You may have been passing the Mill House Leisure Centre the other day and caught the sight of someone coming out looking tired out and dripping with sweat.
That was me, getting my breath back after a hard stint on the squash court and a narrow 2-1 defeat.
The winner was my 12-year-old grandson Joshua.
It started with my coaching him and getting him to chase around the court, but the tables are being gradually turned.
It’s been great getting him into the game and seeing him enjoy it, but the whole squash scene has changed a lot since I played regularly at a decent level a bit back.
For a start, it’s much easier to book a court – and cheaper too, now that my Active Card has the discount for chaps of a certain age.
For some odd reason, squash seems to have slipped out of fashion, unlike years back when it was really unusual to get the court time you wanted at the first attempt.
As far as I know, we now have just the two Mill House courts left to cover the whole of the town.
When I used to play league squash, it was usually at the old West Hartlepool Rugby Club site in Brierton Lane.
Of course, that base is long gone, with housing where the squash courts were, and West have moved to their new and flourishing base on Catcote Road.
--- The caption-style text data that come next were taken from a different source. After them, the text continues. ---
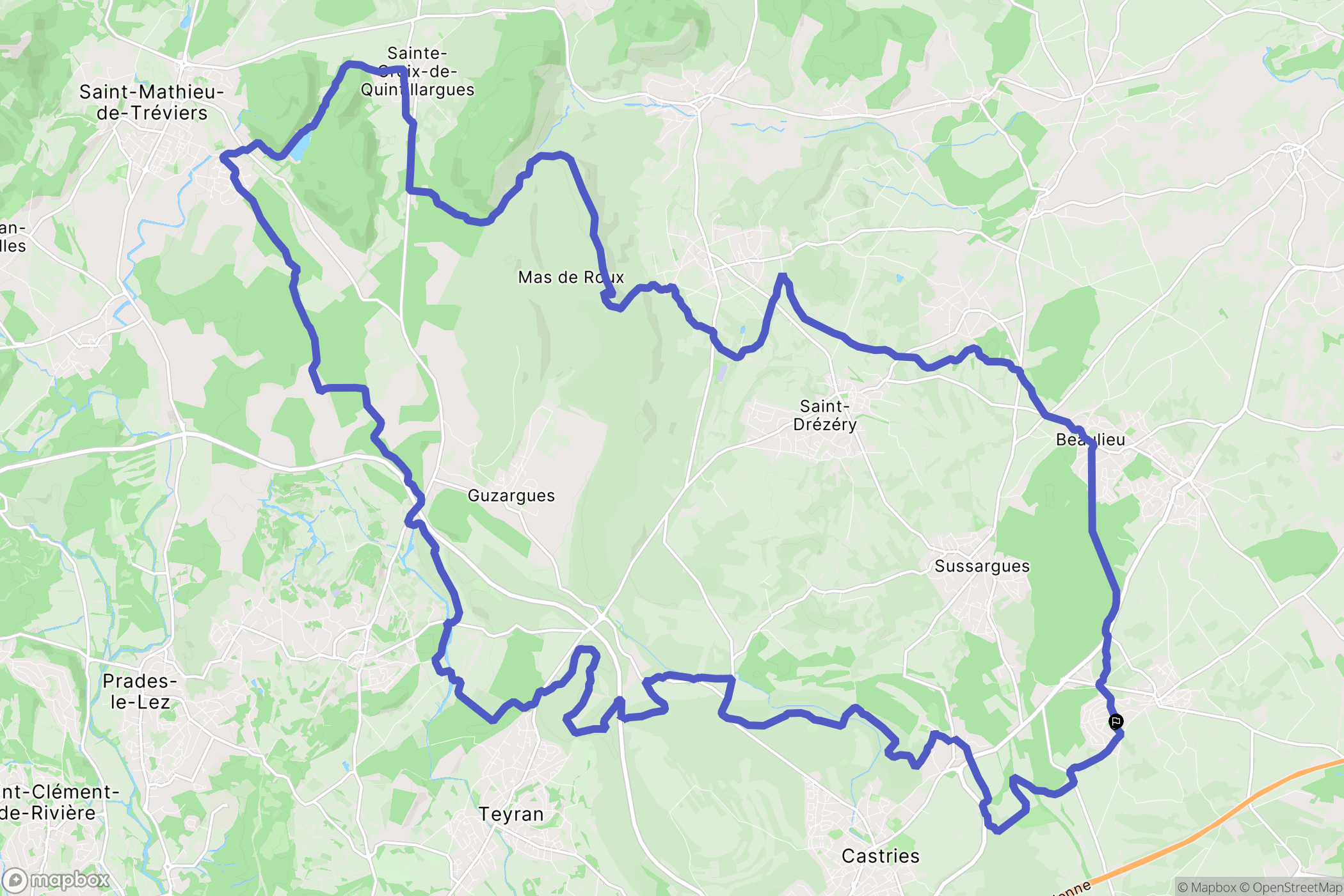 Saint-Geniès-des-Mourgues : carte du parcours de randonnée - France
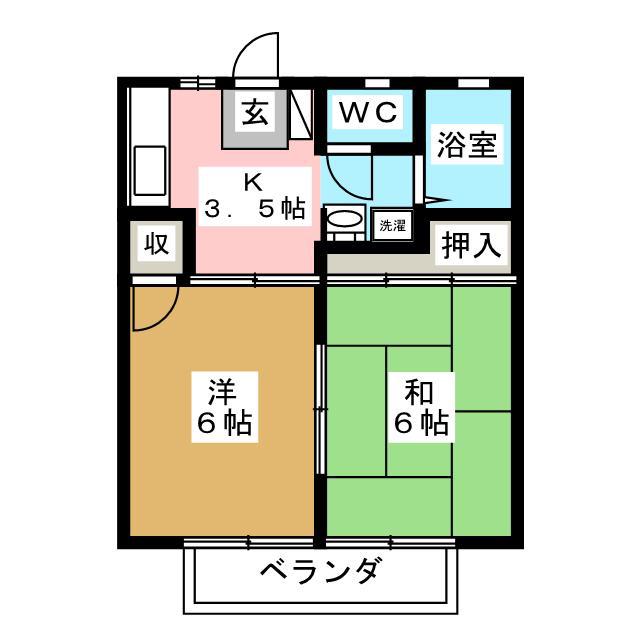柳町ハイツ(2K/1階)の間取り写真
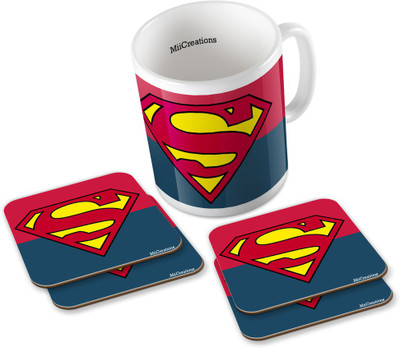 

MiiCreations Printed Superman (1 Ceramic + 4 MDF Coaster) Coaster Coffee Set Ceramic Mug(325 ml, Pack of 5), Multicolor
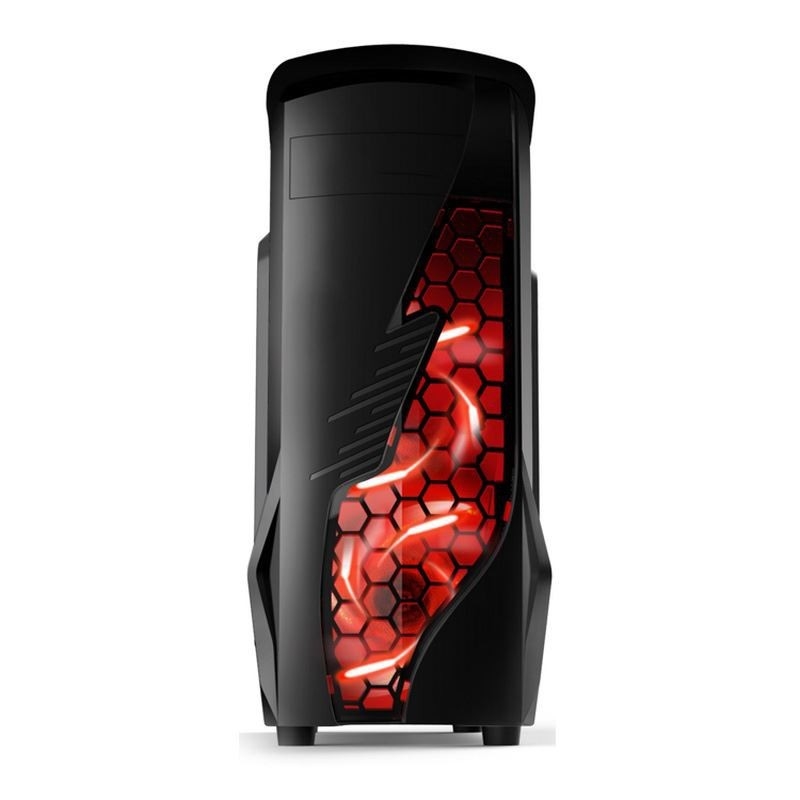 ETEK Airflow ATX Mid-Tower con pannello anteriore cavo e trasparente pannello laterale sinistro pieno acrilico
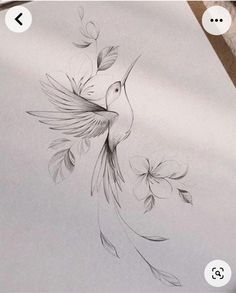 a pencil drawing of a bird with leaves on it's back and wings flying in the air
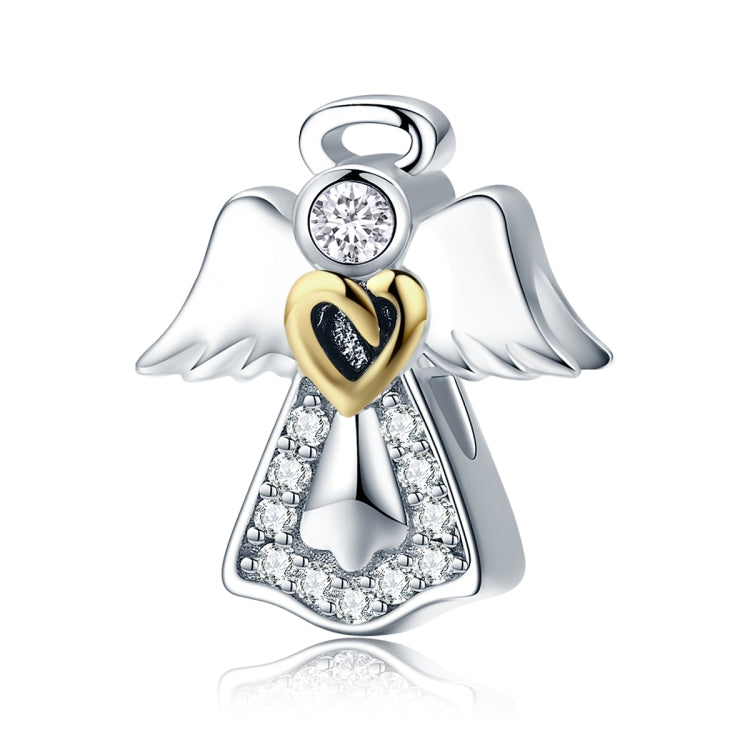 Accessori per bracciali fai-da-te in argento sterling S925 con ciondolo angelo custode, diamanti, gocce di olio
In those days, back to the Seventies onwards, it seemed that just about everyone I knew played the game, and booking a court was a real challenge.
The four courts were up for booking for the week ahead at the pretty ungodly hour of eight o clock on a Saturday morning, and there would be quite a queue to get your name down.
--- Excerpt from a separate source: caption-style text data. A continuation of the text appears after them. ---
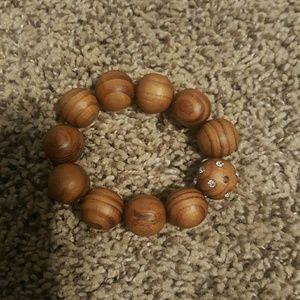 Wooden bejeweled stretch bead bracelet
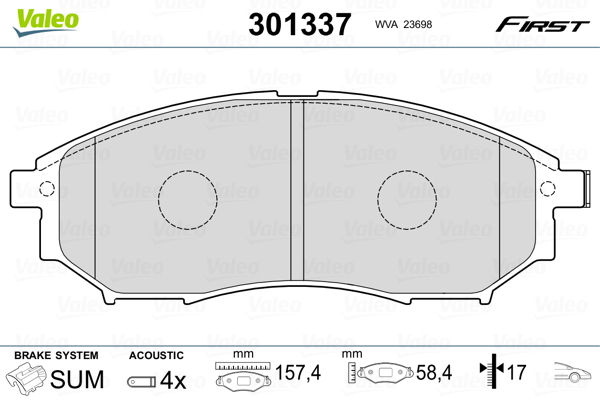 Set placute frana,frana disc 301337 VALEO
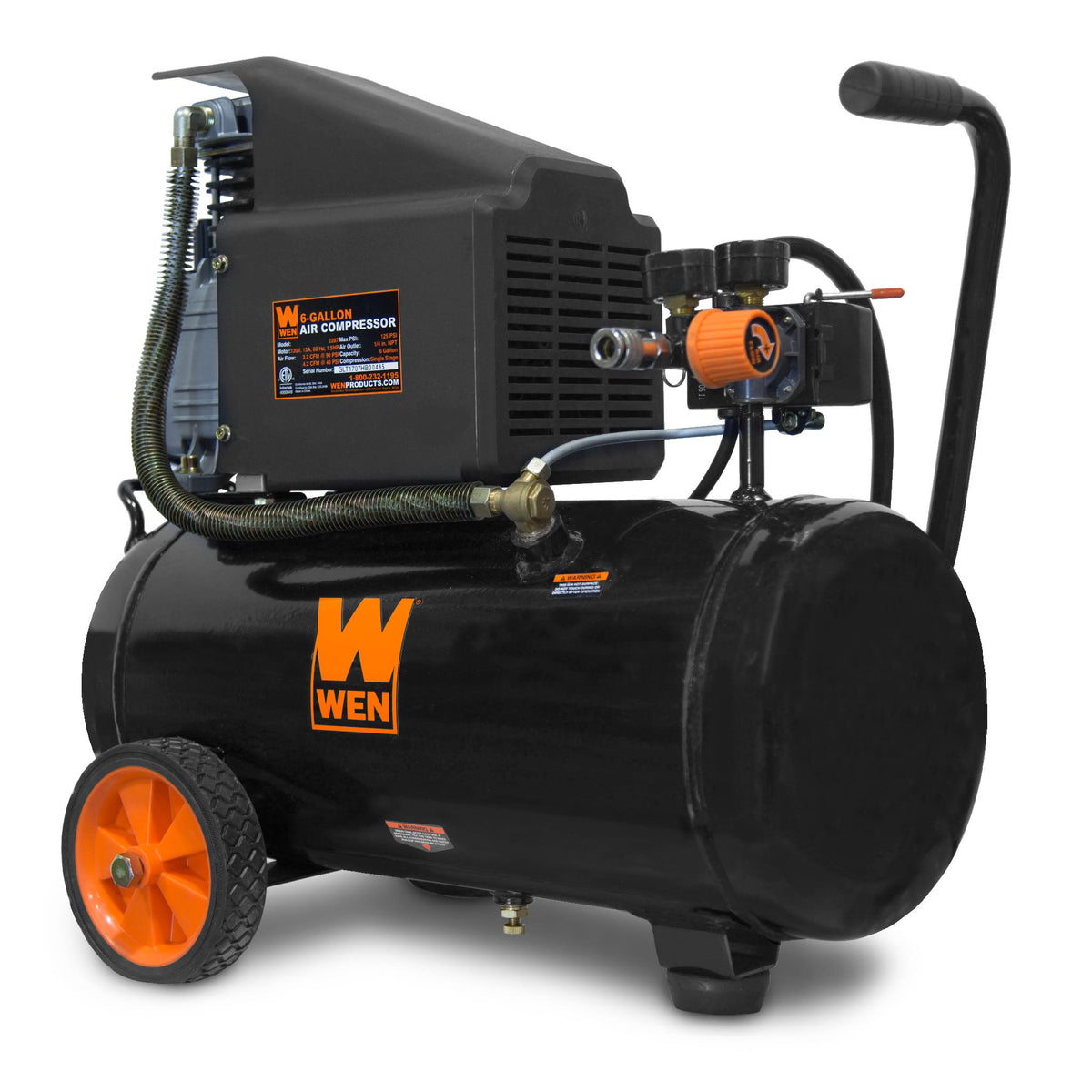 WEN 2287 6-Gallon Oil-Lubricated Portable Horizontal Air Compressor — WEN  Products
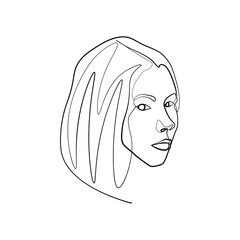 Surreal Faces Continuous line, drawing of set faces and hairstyles, fashion concept, woman's beauty, minimalist, vector illustration, pretty sexy. Take care of yourself.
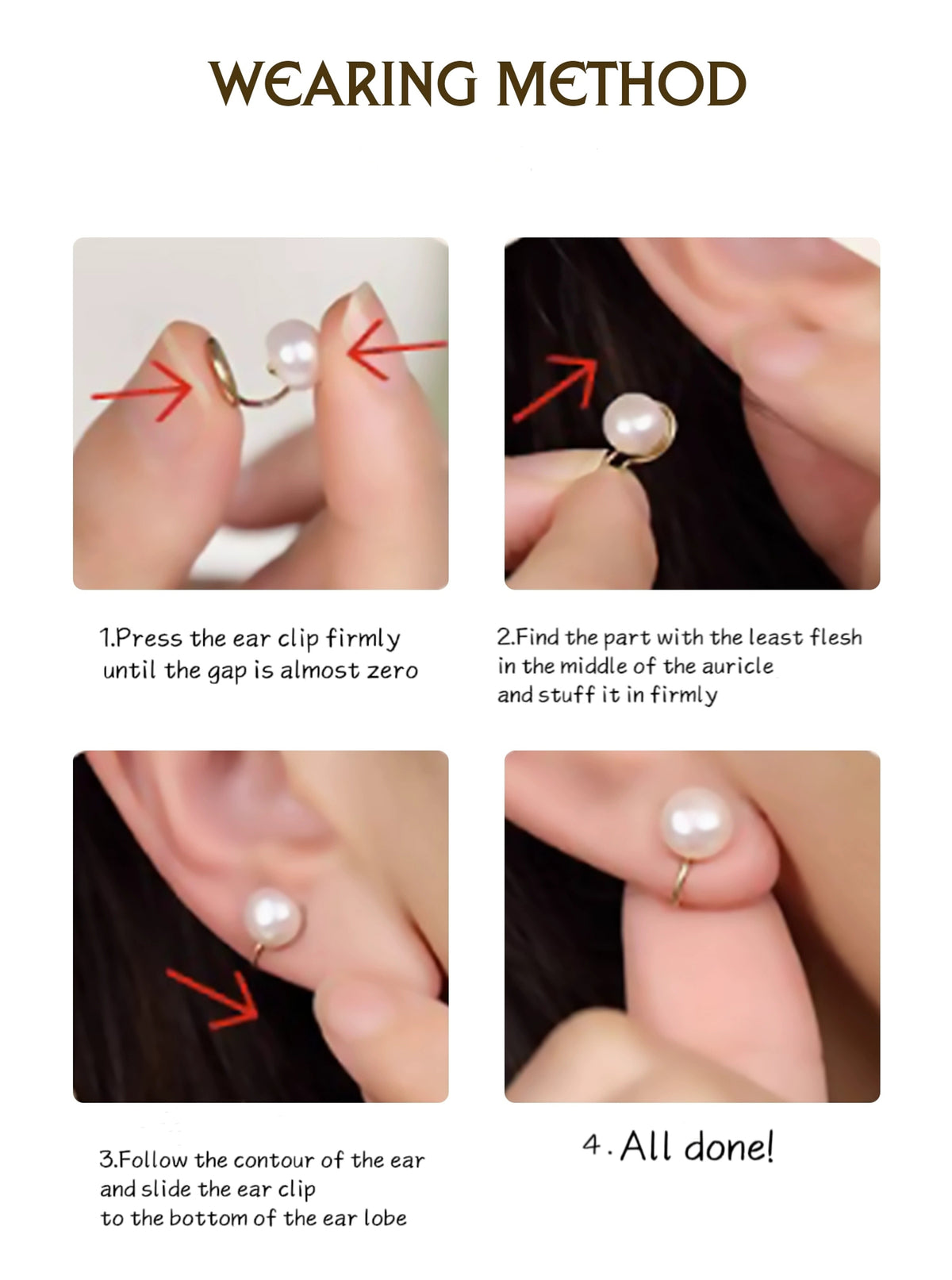 Resin Drop Clip-On Earrings –Gradient Brown Non-Pierced Ear Clips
More recently, approaching veteran status, I had a few regular opponents and we always had cracking games as we were of a similar standard.
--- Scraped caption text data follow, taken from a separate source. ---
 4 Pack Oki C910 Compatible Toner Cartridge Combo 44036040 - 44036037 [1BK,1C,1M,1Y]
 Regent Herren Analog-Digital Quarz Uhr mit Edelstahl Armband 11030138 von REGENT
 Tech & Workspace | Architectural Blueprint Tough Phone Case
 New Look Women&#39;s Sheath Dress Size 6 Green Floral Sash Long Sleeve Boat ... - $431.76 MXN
One regular opponent was former Pools boss Chris Turner and, whenever I beat him, he used to go home and kick the dog.
He was such a professional competitor that he had an analysis made of why I pipped him and then he started beating me – so I kicked the cat.
Before the letters come in, no dogs or cats were harmed in the writing of this column.
It’s a pity that more young people aren’t encouraged into playing squash.
Team games are great, and there are few towns in the country with the set-up we have for kids to play rugby, cricket, football and the rest.
The only snag is that you need quite a few people for a team game, and squash only needs you and a friend.
It’s a great workout too – 40 minutes of frenetic exercise, a welcome shower, and you are back at home or work within the hour.
It’s great for mental health too – your mind gets a kind of rinse while you are concentrating on a squash ball – and bashing it hard is wonderfully therapeutic.
I’m enjoying giving Joshua a game while I can – and he has a little brother coming up behind him!